Page MenuHomePhabricator

Configure gnmic to collect data from routers at network pops
Closed, ResolvedPublic

Description

We currently use gnmic on our netflow* VMs to collect statistics from network devices using gnmic. The gnmic config on each VM is built by puppet, and includes an entry for each device under profile::netbox::data::network_devices for the local site. The code that builds this list is in modules/profile/manifests/gnmi_telemetry.pp:

Hash[String[3], Netbox::Device::Network] $infra_devices = lookup('profile::netbox::data::network_devices'),
$targets = Hash($infra_devices.filter |$device, $attributes| {
    $attributes['role'] in ['asw', 'cr', 'cloudsw'] and $attributes['site'] == $::site
}.values.map |$device| {
    ["${device['primary_fqdn']}:${ports[$device['manufacturer']]}",
    {'subscriptions' => $targets_sub[$device['manufacturer']]}]
})

That works well for the most part, however we have two "network POPs", which only have a single router on site, and no other infra thus no netflow VM. As a result we don't collect stats for either of those two routers from any of the existing netflow VMs.

So we need to modify the above code so that we can somehow manually add devices from specific non-local sites to certain VMs. For instance we should collect the eqord (Chicago) stats on netflow1002, and the eqdfw ones on netflow2003. Hopefully this won't be too easy though I'm not sure on the simplest way to structure the data/pupeptcode to do it.

Details

Event Timeline

cmooney triaged this task as Medium priority.

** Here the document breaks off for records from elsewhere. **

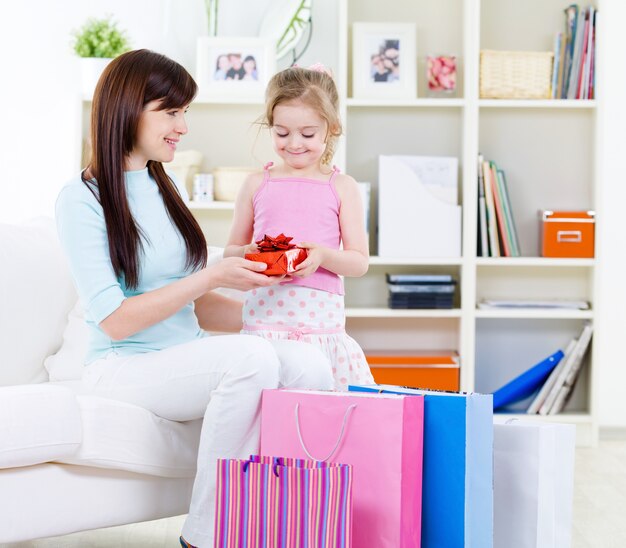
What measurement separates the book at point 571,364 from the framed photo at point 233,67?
1503 millimetres

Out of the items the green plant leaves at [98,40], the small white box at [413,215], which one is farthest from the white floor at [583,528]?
the green plant leaves at [98,40]

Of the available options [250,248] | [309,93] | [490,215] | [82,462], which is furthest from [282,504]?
[490,215]

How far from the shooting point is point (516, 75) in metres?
3.49

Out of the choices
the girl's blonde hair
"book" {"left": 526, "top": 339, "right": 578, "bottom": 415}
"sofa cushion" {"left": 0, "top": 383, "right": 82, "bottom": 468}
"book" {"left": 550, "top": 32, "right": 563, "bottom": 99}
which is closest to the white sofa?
"sofa cushion" {"left": 0, "top": 383, "right": 82, "bottom": 468}

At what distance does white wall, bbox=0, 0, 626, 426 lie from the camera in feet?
12.1

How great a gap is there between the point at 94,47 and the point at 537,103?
1.64m

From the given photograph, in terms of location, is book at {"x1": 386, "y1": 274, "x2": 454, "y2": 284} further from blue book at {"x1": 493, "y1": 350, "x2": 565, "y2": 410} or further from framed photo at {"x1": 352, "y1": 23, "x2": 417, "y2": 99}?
framed photo at {"x1": 352, "y1": 23, "x2": 417, "y2": 99}

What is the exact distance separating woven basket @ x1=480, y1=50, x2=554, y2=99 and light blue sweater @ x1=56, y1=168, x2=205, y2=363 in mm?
1847

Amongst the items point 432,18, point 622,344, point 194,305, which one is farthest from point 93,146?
point 622,344

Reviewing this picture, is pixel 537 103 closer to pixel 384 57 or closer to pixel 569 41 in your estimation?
pixel 569 41

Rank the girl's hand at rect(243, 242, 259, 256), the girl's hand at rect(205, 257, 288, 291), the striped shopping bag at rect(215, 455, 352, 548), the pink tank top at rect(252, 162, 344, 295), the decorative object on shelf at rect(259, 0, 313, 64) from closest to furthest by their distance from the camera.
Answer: the striped shopping bag at rect(215, 455, 352, 548), the girl's hand at rect(205, 257, 288, 291), the girl's hand at rect(243, 242, 259, 256), the pink tank top at rect(252, 162, 344, 295), the decorative object on shelf at rect(259, 0, 313, 64)

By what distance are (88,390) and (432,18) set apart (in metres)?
2.32

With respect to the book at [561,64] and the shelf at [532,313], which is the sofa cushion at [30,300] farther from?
the book at [561,64]

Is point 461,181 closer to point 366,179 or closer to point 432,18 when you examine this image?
point 366,179
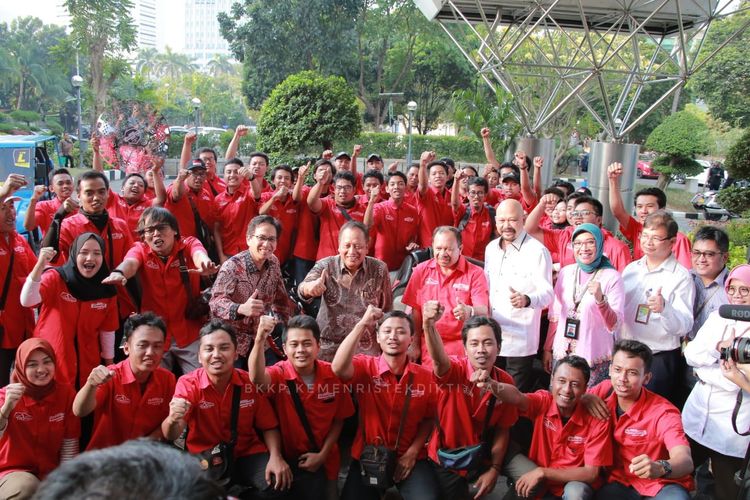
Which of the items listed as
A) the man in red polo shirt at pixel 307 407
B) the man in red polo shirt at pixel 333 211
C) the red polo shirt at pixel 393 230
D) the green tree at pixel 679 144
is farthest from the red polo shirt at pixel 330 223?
the green tree at pixel 679 144

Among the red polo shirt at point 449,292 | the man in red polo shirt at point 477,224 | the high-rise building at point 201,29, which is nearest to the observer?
the red polo shirt at point 449,292

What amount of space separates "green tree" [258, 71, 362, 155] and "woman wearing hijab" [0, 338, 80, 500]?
11.7 m

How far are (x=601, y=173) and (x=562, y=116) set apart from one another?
1577cm

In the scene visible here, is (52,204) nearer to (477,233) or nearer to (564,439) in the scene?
(477,233)

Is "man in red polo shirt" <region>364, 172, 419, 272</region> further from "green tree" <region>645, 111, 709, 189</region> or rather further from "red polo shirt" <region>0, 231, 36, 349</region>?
"green tree" <region>645, 111, 709, 189</region>

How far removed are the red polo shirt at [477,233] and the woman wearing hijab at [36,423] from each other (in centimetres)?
365

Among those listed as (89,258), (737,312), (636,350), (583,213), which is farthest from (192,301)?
(737,312)

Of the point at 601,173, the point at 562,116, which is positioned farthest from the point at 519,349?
the point at 562,116

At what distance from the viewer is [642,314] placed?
4.05m

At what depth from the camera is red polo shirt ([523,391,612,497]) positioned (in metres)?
3.40

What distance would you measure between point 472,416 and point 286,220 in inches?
119

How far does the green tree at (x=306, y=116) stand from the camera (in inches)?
576

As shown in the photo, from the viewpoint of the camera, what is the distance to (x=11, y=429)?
3.23 metres

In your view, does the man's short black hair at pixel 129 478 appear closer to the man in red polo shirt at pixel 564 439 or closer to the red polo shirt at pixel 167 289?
the man in red polo shirt at pixel 564 439
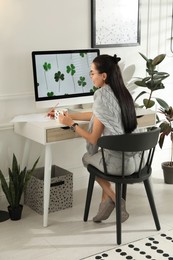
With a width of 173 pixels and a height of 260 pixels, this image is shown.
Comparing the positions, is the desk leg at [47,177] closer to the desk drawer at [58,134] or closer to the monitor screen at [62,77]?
the desk drawer at [58,134]

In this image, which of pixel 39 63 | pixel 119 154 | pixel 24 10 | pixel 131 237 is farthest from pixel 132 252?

I'm assuming you meant "this won't be too hard", anyways the simplest solution off the top of my head would be to have a map network pop -> site in puppet and check against said map when picking devices.

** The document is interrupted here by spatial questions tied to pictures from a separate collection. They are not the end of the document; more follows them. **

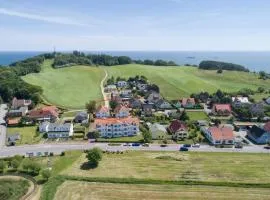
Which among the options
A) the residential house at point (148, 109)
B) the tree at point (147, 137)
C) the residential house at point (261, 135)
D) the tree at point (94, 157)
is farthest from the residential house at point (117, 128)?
the residential house at point (261, 135)

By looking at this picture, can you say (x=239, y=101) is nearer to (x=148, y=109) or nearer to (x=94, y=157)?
(x=148, y=109)

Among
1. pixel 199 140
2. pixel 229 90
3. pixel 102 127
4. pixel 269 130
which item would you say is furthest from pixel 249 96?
pixel 102 127

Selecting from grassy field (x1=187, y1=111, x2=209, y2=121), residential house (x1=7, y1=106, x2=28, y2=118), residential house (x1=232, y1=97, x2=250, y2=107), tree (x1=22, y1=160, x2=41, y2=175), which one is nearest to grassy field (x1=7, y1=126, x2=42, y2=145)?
residential house (x1=7, y1=106, x2=28, y2=118)

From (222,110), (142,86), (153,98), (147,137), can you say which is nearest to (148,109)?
(153,98)

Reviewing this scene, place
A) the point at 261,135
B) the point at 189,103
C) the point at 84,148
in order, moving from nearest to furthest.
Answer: the point at 84,148 → the point at 261,135 → the point at 189,103

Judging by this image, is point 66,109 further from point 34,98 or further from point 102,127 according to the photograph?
point 102,127

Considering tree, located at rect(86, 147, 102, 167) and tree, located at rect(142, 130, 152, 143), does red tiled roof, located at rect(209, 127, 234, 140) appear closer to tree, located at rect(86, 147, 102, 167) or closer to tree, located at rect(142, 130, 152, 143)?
tree, located at rect(142, 130, 152, 143)
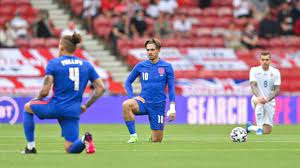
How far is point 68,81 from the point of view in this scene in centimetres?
1484

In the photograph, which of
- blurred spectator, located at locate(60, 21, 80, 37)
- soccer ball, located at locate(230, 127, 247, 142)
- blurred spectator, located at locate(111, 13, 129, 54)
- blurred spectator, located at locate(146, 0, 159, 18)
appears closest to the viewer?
soccer ball, located at locate(230, 127, 247, 142)

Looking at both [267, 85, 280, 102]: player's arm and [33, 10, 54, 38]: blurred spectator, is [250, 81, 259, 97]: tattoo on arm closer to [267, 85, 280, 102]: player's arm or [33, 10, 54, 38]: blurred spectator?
[267, 85, 280, 102]: player's arm

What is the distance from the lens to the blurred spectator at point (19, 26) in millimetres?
33344

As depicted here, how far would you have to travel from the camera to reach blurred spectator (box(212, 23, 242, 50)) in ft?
115

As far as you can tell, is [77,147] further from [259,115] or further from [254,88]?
[259,115]

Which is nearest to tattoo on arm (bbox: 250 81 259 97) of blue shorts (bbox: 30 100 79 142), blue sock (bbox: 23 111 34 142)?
blue shorts (bbox: 30 100 79 142)

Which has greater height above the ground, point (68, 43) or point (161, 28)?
point (68, 43)

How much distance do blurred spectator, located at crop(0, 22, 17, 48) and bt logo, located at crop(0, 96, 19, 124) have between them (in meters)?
2.92

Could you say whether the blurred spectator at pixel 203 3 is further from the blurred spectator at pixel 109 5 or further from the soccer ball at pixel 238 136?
the soccer ball at pixel 238 136

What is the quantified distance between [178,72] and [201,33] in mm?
2972

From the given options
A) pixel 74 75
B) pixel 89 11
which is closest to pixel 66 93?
pixel 74 75

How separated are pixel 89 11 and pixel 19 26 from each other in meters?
2.87

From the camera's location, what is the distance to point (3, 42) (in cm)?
3247

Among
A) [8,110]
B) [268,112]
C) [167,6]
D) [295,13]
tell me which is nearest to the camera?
[268,112]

Something else to consider is that metrics coming from said devices will have site label set to the site they are being scraped from. Not sure if this is a problem or not in practice though, as it breaks away a little from the current assumption/model.

I'm assuming you meant "this won't be too hard", anyways the simplest solution off the top of my head would be to have a map network pop -> site in puppet and check against said map when picking devices.

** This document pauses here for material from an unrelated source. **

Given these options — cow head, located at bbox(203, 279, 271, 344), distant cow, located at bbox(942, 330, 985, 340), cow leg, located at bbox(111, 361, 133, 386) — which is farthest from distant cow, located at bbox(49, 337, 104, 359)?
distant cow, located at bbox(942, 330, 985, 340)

Haha yeah. Hopefully it won't be too hard :P I'll look at it in the coming days.

Something else to consider is that metrics coming from said devices will have site label set to the site they are being scraped from. Not sure if this is a problem or not in practice though, as it breaks away a little from the current assumption/model.

Yeah there are some drawbacks but we don't have much option. The site is in all the device hostnames, so we can use a regex on the "target" tag in the prometheus metrics to restrict to a given site.

Change #1113853 had a related patch set uploaded (by Cathal Mooney; author: Cathal Mooney):

[operations/puppet@production] Add gnmic collection for network POPs

https://gerrit.wikimedia.org/r/1113853

Change #1113853 merged by Cathal Mooney:

[operations/puppet@production] Add gnmic collection for network POPs

https://gerrit.wikimedia.org/r/1113853

cmooney claimed this task.

This is working now

image.png (532×1 px, 120 KB)